In Griffith's book, the following equation is derived based on schroedinger's equation $\frac \partial {\partial t} \Psi = \frac {i h}{2m} \frac {\partial^2 \Psi} {\partial x^2} – h^{-1}V\Psi$:
$$\frac \partial {\partial t} |\Psi|^2 = \frac {i h}{2m} \frac \partial {\partial x}\big (\frac {\partial \Psi}{\partial x}\Psi^* – \frac {\partial \Psi^*}{\partial x} \Psi \big )$$
I understand the derivation, but it is intuitively very strange to me, because the potential function doesn't appear anywhere. Surely the potential applied to a particle at some moment has an influence over where that particle is likely to be measured the next moment. How can I intuitively make sense of this?
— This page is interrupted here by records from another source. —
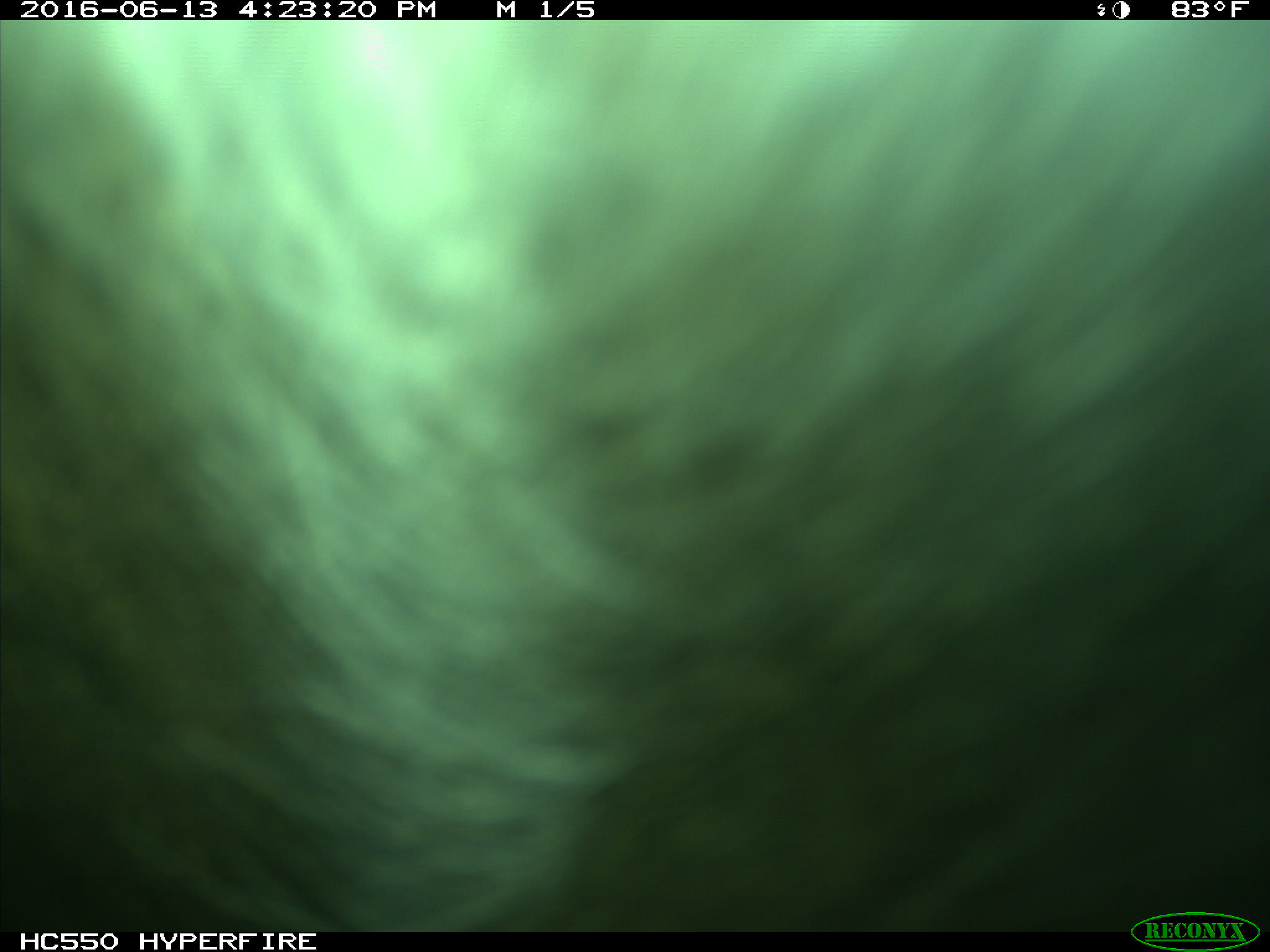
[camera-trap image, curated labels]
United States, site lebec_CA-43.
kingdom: Animalia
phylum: Chordata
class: Mammalia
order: Artiodactyla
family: Bovidae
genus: Bos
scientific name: Bos taurus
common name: domestic cow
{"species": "Bos taurus (domestic cow)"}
Edit: For example, one implication of this is that the derivative of expected position $\frac {\partial \langle x\rangle}{\partial t}$ doesn't depend on the potential applied to the particle (as it isn't, in griffith's equation 1.29).
Best Answer
In order to derive the continuity equation for the probability density current, it is necessary that the wavefunction $\Psi$ satisfies Schrödinger's equation for a given Hamiltonian (containing $V$). Therefore, the potential is implicitly present even if it is not explicit in the formula. Maybe, one could write $\Psi_V$, to make explicit such a point.